:: What you are asked to do ::
Please print the records below exactly as they are written.

- - - -

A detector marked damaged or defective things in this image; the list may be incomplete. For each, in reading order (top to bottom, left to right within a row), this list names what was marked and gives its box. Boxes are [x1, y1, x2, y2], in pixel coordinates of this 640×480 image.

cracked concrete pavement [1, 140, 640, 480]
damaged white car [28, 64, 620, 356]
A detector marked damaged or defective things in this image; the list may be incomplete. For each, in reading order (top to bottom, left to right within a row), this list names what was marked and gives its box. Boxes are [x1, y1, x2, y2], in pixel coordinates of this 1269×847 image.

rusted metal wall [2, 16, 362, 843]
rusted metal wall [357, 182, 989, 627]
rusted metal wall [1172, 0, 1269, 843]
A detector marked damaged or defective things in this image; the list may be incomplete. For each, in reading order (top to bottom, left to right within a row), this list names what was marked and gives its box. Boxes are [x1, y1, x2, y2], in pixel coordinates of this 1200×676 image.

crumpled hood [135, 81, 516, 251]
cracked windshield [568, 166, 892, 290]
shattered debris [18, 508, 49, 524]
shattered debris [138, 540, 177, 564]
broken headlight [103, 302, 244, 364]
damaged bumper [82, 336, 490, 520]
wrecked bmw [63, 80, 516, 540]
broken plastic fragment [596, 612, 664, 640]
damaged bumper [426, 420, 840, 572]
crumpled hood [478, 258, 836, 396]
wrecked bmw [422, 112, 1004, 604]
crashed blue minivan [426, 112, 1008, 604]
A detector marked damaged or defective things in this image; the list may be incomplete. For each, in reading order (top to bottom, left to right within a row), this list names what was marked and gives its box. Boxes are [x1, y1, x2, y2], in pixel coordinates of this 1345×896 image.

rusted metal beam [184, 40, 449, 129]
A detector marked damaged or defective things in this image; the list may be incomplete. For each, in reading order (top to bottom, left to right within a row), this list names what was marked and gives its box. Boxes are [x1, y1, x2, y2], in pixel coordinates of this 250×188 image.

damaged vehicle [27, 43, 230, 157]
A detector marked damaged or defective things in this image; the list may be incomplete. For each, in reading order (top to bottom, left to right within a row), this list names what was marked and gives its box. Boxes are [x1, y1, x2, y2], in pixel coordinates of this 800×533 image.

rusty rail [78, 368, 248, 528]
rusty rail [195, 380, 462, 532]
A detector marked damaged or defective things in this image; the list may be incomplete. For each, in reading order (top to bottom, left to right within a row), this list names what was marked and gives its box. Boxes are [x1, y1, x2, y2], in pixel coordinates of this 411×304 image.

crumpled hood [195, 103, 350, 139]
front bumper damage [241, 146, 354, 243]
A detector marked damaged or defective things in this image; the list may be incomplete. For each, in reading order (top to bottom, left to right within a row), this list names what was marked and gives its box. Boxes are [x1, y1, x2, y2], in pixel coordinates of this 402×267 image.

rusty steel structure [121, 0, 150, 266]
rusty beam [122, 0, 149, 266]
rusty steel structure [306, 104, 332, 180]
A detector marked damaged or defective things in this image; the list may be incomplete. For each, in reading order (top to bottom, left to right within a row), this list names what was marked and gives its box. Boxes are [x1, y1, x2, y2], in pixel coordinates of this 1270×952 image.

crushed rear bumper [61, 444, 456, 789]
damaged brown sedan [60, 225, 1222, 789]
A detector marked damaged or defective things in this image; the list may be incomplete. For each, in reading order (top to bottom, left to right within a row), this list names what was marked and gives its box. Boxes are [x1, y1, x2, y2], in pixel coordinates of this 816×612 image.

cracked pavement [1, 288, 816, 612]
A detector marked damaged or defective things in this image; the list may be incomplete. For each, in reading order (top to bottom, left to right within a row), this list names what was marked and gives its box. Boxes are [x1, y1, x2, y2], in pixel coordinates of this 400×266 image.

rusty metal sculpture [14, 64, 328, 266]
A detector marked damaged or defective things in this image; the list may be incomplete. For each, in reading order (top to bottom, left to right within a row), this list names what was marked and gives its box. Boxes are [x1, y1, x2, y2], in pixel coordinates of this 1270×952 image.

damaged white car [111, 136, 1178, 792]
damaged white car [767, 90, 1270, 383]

- - - -

:: Exercise output ::
A detector marked damaged or defective things in this image; the list may be incomplete. For each, in reading order (top to bottom, left to right within a row), this list names what was marked and gives its box. Boxes are [x1, y1, x2, y2], in pixel coordinates of this 640×480 image.

cracked concrete pavement [1, 140, 640, 480]
damaged white car [28, 64, 620, 356]
A detector marked damaged or defective things in this image; the list may be incomplete. For each, in reading order (top to bottom, left to right within a row), this list names what was marked and gives its box. Boxes are [x1, y1, x2, y2], in pixel coordinates of this 1269×847 image.

rusted metal wall [2, 16, 362, 843]
rusted metal wall [357, 182, 989, 627]
rusted metal wall [1172, 0, 1269, 843]
A detector marked damaged or defective things in this image; the list may be incomplete. For each, in reading order (top to bottom, left to right within a row), this list names what was marked and gives its box. Boxes are [x1, y1, x2, y2], in pixel coordinates of this 1200×676 image.

crumpled hood [135, 81, 516, 251]
cracked windshield [568, 166, 892, 290]
shattered debris [18, 508, 49, 524]
shattered debris [138, 540, 177, 564]
broken headlight [103, 302, 244, 364]
damaged bumper [82, 336, 490, 520]
wrecked bmw [63, 80, 516, 540]
broken plastic fragment [596, 612, 664, 640]
damaged bumper [426, 420, 840, 572]
crumpled hood [478, 258, 836, 396]
wrecked bmw [422, 112, 1004, 604]
crashed blue minivan [426, 112, 1008, 604]
A detector marked damaged or defective things in this image; the list may be incomplete. For each, in reading order (top to bottom, left to right within a row), this list names what was marked and gives its box. Boxes are [x1, y1, x2, y2], in pixel coordinates of this 1345×896 image.

rusted metal beam [184, 40, 449, 129]
A detector marked damaged or defective things in this image; the list may be incomplete. For each, in reading order (top to bottom, left to right within a row), this list names what was marked and gives its box. Boxes are [x1, y1, x2, y2], in pixel coordinates of this 250×188 image.

damaged vehicle [27, 43, 230, 157]
A detector marked damaged or defective things in this image; the list may be incomplete. For each, in reading order (top to bottom, left to right within a row), this list names what was marked and gives its box. Boxes are [x1, y1, x2, y2], in pixel coordinates of this 800×533 image.

rusty rail [78, 368, 248, 528]
rusty rail [195, 380, 462, 532]
A detector marked damaged or defective things in this image; the list may be incomplete. For each, in reading order (top to bottom, left to right within a row), this list names what was marked and gives its box. Boxes are [x1, y1, x2, y2], in pixel coordinates of this 411×304 image.

crumpled hood [195, 103, 350, 139]
front bumper damage [241, 146, 354, 243]
A detector marked damaged or defective things in this image; the list may be incomplete. For each, in reading order (top to bottom, left to right within a row), this list names what was marked and gives its box. Boxes are [x1, y1, x2, y2], in pixel coordinates of this 402×267 image.

rusty steel structure [121, 0, 150, 266]
rusty beam [122, 0, 149, 266]
rusty steel structure [306, 104, 332, 180]
A detector marked damaged or defective things in this image; the list may be incomplete. For each, in reading order (top to bottom, left to right within a row), this list names what was marked and gives its box. Boxes are [x1, y1, x2, y2], in pixel coordinates of this 1270×952 image.

crushed rear bumper [61, 444, 456, 789]
damaged brown sedan [60, 225, 1222, 789]
A detector marked damaged or defective things in this image; the list may be incomplete. For each, in reading order (top to bottom, left to right within a row), this list names what was marked and gives its box. Boxes are [x1, y1, x2, y2], in pixel coordinates of this 816×612 image.

cracked pavement [1, 288, 816, 612]
A detector marked damaged or defective things in this image; the list may be incomplete. For each, in reading order (top to bottom, left to right within a row), this list names what was marked and gives its box. Boxes are [x1, y1, x2, y2], in pixel coordinates of this 400×266 image.

rusty metal sculpture [14, 64, 328, 266]
A detector marked damaged or defective things in this image; the list may be incomplete. For each, in reading order (top to bottom, left to right within a row), this list names what was marked and gives its box. Boxes are [x1, y1, x2, y2], in pixel coordinates of this 1270×952 image.

damaged white car [111, 136, 1178, 792]
damaged white car [767, 90, 1270, 383]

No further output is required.